Énoncé du problème: Reprenez la rédaction du texte sur la directive Omnibus et la réglementation environnementale européenne juste après sa dernière phrase.

Texte extrait:
Objectifs clés : réduction du périmètre, allègement des exigences et étalement des calendriers pour limiter la charge administrative des entreprises. 


On vous explique ! 

Périmètre environnemental post-Omnibus : aujourd’hui et à venir 

  • Omnibus : ajustements, pas de révolution 
  • Banques : ce qui continue et ce qui change 
  • Focus sur le GAR : limites et enjeux 
  • Gestion d’actifs : SFDR aujourd’hui et demain 

Leviers pour ancrer l’environnement au cœur du financement 

  • Incertitudes persistantes : GAR et trajectoire des textes européens 
  • Concilier ambition climatique et attractivité économique 

Enjeux environnementaux prioritaires pour les banques, dès maintenant 

  • Proposer des offres attractives pour capter des lignes de crédit 
  • Intégrer les critères environnementaux dans l’évaluation du crédit.  
  • Renforcer la qualité et la comparabilité des données ESG  
  • Etablir des politiques pragmatiques dans le financement de secteurs sensibles  
  • Former massivement les collaborateurs. 

FAQ 

  • Qu'est-ce que la loi omnibus et que simplifie-t-elle ? 
  • Omnibus change-t-il quelque chose en 2025–2026 ? 
  • La CSRD va-t-elle disparaître ? 
  • Quelles sont les conséquences pour des acteurs non-UE sur le marché européen du paquet Omnibus ? 

Trop vite, trop loin : cette formule illustre bien le sentiment dominant autour de la réglementation environnementale en Europe. La multiplication des textes – Taxonomie, CSRD, CS3D – a été accueillie de manière contrastée. Pour répondre aux inquiétudes exprimées, la Commission a décidé en février dernier de revoir ce corpus afin de le simplifier et de le rationaliser. Concrètement, la Directive Omnibus, en cours d’adoption, devrait recentrer les enjeux, réduire le périmètre d’application et étendre les calendriers.

Lignes fournies:
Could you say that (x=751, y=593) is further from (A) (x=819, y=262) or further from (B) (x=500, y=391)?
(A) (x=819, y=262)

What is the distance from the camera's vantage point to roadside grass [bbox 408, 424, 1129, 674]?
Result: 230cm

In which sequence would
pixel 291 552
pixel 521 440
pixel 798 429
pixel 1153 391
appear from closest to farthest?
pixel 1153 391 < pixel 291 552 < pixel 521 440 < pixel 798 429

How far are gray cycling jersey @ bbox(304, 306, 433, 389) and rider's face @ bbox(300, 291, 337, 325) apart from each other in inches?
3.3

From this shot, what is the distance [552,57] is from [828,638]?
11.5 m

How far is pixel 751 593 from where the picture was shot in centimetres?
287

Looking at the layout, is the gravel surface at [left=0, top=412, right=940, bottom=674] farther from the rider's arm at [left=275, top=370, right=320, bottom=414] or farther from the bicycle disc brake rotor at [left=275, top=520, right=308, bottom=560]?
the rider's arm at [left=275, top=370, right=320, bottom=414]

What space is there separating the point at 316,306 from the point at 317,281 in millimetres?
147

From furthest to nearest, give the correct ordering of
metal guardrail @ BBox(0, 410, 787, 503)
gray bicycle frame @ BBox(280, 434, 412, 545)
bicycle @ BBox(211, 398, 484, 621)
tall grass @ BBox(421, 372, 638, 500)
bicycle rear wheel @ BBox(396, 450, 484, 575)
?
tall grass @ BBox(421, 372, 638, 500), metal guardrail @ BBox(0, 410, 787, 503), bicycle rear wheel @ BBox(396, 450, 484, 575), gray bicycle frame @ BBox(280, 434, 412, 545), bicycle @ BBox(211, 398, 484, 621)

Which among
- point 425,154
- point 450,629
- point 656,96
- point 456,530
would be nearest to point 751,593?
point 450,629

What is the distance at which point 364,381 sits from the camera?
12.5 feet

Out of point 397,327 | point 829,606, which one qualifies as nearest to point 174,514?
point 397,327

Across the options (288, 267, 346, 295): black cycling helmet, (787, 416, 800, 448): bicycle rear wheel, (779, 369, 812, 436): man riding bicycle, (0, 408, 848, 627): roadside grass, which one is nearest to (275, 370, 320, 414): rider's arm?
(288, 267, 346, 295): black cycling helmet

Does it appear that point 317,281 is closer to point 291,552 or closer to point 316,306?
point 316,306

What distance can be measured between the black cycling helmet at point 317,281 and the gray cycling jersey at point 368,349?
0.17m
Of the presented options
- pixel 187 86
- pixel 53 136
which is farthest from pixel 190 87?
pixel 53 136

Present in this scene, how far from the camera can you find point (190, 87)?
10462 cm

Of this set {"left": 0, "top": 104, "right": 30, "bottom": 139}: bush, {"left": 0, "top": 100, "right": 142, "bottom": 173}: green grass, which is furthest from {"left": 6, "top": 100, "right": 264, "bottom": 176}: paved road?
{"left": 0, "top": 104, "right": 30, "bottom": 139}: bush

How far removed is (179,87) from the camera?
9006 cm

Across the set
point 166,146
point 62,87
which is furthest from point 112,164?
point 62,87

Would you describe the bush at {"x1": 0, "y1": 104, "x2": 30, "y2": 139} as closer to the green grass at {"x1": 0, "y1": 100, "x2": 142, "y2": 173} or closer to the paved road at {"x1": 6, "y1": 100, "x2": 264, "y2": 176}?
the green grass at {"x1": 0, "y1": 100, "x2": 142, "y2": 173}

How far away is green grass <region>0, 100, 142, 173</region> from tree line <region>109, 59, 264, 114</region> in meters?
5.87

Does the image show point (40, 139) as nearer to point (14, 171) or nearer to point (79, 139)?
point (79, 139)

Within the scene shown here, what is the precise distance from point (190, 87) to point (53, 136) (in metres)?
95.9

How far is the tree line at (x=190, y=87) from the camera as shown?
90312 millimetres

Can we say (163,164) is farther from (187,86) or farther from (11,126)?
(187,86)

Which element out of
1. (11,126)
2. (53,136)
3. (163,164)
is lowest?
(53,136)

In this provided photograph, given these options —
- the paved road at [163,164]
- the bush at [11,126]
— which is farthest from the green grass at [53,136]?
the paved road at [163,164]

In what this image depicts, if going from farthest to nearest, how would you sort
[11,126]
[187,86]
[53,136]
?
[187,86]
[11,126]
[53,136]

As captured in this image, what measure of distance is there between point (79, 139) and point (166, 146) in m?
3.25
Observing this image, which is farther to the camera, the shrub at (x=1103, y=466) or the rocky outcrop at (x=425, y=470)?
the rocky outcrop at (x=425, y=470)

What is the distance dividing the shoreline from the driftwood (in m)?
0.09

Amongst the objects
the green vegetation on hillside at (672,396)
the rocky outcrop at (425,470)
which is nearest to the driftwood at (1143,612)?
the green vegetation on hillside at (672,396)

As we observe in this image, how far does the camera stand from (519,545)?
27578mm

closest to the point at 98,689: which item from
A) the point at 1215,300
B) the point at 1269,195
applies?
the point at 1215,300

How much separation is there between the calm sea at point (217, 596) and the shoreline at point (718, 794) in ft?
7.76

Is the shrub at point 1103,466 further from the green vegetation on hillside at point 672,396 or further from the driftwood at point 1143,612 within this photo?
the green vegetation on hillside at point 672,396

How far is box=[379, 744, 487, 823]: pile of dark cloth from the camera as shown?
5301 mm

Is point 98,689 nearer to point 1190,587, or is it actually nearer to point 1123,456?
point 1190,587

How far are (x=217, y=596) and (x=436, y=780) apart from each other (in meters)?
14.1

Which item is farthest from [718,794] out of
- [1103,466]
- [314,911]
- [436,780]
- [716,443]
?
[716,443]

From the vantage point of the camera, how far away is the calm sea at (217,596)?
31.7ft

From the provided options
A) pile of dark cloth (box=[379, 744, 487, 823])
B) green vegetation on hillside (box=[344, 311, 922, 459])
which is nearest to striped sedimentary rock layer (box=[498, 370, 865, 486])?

Réponse rédigée:
Sur le terrain, les réglementations initiales se sont révélées difficiles à mettre en œuvre, du fait de leur cadence rapide et de leur focalisation sur la définition de concepts, au détriment des approches opérationnelles et de la mise en pratique. Avec Omnibus et la vague de simplification engagée, deux questions se posent désormais : pour le régulateur, comment maintenir les enjeux ESG (Environnement, Social, Gouvernance) au premier plan et inciter les entreprises à agir ? Pour les entreprises, comment transformer cette réglementation plus pragmatique en stratégies réellement efficaces, prenant en compte un impératif long terme ?  

Pour les banques en particulier, ce sujet touche au cœur de leur métier : financer l’économie. Tout investissement implique désormais une prise en compte accrue des impacts environnementaux, très variables selon les secteurs d’activité. Les tensions récentes sur le financement de l’énergie ou de l’armement en sont une illustration : elles soulignent le caractère sensible du sujet. 

 

Après Omnibus, quel est désormais le périmètre réglementaire environnemental à prendre en compte, aujourd’hui et dans les années à venir ? 

Omnibus : ajustements, pas de révolution

Tout d’abord, les règlementations initiales sont toutes confirmées bien que leur périmètre soit revu (par exemple, moins d’entreprises concernées, exigences allégées). L’objectif reste bien de maintenir l’ambition durable de l’Europe tout en réduisant les charges administratives pour les entreprises, en particulier les PME. 

Banques : ce qui continue et ce qui change

Du côté des services financiers, spécifiquement, les banques avaient déjà lancé des initiatives pour se conformer aux nouvelles règlementations, avant Omnibus ; initiatives qui vont majoritairement se poursuivre... ce d’autant plus que les banques sont concernées par des réglementations spécifiques sectorielles qui continuent, elles, de se déployer et ne sont pas (encore) concernées par cet effort de simplification.  

Les textes bâlois, relatifs à la surveillance des risques, ont ainsi été enrichis de nouvelles obligations déclaratives ESG au titre du pilier 3 depuis 2025, sans que ces dernières soient remises en cause. En pratique, 10 nouveaux modèles de surveillance, dont le Green Asset Ratio (GAR) également utilisé par la version initiale de la taxonomie européenne, doivent être produits.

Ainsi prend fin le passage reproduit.